Allison is a caregiver for her 41-year-old husband who was diagnosed with Fanconi Anemia nine years ago. He has since undergone a bone marrow transplant, as well as radiation, chemo, and dozens of surgeries to remove and treat cancer of the tongue, throat, gums, bladder, and skin.
The hardest part of being a caregiver is the unknown. He can wake up feeling fine in the morning and be admitted to the hospital by the end of the day. Cancers continue to pop up almost every time he is checked.
He has passed the median age of death for his disease and we have no idea how long that will continue.
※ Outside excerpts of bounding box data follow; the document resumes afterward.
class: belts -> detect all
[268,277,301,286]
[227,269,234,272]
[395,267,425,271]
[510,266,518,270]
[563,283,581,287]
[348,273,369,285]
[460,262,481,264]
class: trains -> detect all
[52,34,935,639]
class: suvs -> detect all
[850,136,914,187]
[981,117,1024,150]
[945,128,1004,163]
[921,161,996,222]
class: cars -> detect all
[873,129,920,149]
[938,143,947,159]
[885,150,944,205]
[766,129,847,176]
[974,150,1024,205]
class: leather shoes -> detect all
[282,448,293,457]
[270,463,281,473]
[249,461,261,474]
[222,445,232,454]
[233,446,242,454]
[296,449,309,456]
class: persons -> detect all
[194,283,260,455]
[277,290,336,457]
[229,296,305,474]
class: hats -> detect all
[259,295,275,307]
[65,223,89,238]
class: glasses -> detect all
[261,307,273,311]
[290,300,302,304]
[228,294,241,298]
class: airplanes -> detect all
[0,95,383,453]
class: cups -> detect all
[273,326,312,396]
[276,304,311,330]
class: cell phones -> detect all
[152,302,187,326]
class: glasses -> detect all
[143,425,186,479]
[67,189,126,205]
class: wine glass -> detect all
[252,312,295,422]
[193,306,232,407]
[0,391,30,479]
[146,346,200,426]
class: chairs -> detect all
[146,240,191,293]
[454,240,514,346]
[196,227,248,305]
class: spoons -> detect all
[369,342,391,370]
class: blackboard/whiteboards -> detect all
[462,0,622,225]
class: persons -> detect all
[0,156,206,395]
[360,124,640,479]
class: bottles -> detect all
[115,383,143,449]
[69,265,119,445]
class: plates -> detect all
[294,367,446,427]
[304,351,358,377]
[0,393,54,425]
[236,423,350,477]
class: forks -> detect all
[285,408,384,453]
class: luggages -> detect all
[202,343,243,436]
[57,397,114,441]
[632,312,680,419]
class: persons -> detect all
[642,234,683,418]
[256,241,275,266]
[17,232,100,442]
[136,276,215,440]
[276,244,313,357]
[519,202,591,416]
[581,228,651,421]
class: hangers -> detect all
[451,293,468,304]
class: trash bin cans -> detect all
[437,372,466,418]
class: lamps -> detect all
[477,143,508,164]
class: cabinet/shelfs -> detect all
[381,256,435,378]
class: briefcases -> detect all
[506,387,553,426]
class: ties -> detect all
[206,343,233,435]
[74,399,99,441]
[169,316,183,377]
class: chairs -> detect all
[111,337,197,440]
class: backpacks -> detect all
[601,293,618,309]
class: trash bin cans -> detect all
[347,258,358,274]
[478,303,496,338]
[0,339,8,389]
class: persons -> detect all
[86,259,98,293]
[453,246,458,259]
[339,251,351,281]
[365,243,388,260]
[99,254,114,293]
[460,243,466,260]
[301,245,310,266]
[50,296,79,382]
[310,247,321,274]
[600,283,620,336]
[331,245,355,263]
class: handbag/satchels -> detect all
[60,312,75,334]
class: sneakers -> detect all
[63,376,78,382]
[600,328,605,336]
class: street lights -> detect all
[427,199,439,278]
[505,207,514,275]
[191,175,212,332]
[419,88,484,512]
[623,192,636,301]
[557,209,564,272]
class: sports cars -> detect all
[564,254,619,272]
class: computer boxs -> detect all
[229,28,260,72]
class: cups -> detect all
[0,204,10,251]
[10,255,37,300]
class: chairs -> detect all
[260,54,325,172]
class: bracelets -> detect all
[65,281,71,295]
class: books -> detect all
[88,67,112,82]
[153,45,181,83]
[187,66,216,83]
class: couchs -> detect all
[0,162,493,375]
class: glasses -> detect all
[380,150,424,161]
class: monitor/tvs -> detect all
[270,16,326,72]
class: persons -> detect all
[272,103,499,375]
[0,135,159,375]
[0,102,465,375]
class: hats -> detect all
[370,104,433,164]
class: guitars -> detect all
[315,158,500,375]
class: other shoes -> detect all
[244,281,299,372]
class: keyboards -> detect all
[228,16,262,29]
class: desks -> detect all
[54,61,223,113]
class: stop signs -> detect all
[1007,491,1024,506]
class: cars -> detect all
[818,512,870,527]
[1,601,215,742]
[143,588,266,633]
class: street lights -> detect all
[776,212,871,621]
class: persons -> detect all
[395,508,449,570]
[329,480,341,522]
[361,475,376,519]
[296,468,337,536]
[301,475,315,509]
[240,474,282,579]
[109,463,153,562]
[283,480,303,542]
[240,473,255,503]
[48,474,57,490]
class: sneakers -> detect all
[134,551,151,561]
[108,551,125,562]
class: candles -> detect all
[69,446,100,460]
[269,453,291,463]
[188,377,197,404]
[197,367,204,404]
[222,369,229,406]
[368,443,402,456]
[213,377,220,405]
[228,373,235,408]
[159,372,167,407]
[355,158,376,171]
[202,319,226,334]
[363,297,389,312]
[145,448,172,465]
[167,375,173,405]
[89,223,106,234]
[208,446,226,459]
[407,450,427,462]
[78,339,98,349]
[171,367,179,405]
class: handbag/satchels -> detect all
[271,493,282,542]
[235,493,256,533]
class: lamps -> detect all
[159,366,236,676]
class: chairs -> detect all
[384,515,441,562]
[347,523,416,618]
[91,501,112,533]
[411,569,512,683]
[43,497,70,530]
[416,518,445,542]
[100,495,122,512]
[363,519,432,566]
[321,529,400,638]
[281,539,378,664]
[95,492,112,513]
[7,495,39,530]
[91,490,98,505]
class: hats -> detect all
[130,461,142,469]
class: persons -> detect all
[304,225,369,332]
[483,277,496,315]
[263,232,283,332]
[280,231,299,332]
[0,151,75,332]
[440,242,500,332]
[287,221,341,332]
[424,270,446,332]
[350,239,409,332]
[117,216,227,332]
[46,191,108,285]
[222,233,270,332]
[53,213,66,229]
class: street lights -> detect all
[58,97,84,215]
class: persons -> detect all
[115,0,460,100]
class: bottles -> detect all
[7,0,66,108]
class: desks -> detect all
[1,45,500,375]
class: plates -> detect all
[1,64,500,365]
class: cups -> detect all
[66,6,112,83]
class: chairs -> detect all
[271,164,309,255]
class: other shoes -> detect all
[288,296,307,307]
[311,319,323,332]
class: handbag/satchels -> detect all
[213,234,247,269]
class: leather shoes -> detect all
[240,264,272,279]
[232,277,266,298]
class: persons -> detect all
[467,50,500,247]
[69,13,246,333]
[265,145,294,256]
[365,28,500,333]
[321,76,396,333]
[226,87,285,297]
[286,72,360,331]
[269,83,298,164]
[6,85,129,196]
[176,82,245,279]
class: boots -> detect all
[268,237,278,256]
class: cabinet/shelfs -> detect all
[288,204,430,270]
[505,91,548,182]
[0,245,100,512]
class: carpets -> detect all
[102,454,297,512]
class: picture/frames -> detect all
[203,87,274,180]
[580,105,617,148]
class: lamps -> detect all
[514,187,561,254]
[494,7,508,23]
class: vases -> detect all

Both the immediate and long-term future are completely unknown and unpredictable. I worry that there are things I could or should be doing to research more, connect with more specialists, keep him from germs, etc., etc., etc.,
The photo says it best: it’s terrible AND we keep going. I want people to know that even when I’m smiling and seemingly all put together, it’s still really hard and that when they wonder how I do it, that there is really no other option but to just keep going.
I try to write honestly and openly about the reality of my caregiving life at my blog, The Negative Space Life. Writing is both therapeutic for me and a way to connect with and support other caregivers by modeling that it’s okay to admit that caregiving is HARD. If I got the chance to do something just for me, I’d go to a cabin or spa or retreat space, where I could relax, write, read, and nap.
Meet Justin, who cares for his wife
Follow him: @bajema

Justin is a caregiver of seven years for his wife Sarah who has fibromyalgia, POTS, and chronic migraine.
It’s really hard that my life outside of our home can rarely include Sarah, because it’s not often she has the energy to leave the house. I often feel like we’re just steps away from our lives falling into chaos, and I worry about staying on top of everything (Sarah’s health, housework, medical appointments, errands, my job, finances, my health, etc. ) and keeping our heads above water.
Caregiving doesn’t have to be a thing that no one talks about; while it’s not always easy, I’m more than willing to talk about it with anyone who is genuinely interested.
The things I do for myself have shifted over the years, (fly fishing, fly tying, woodworking, spoon carving,) but I’ve always tried to maintain a hobby that I can escape into and give my mind something different to focus on.
If I got some unexpected time off, I think I would head for a cabin somewhere along the water where I could rest, recharge, and spend hours admiring the view through the windows.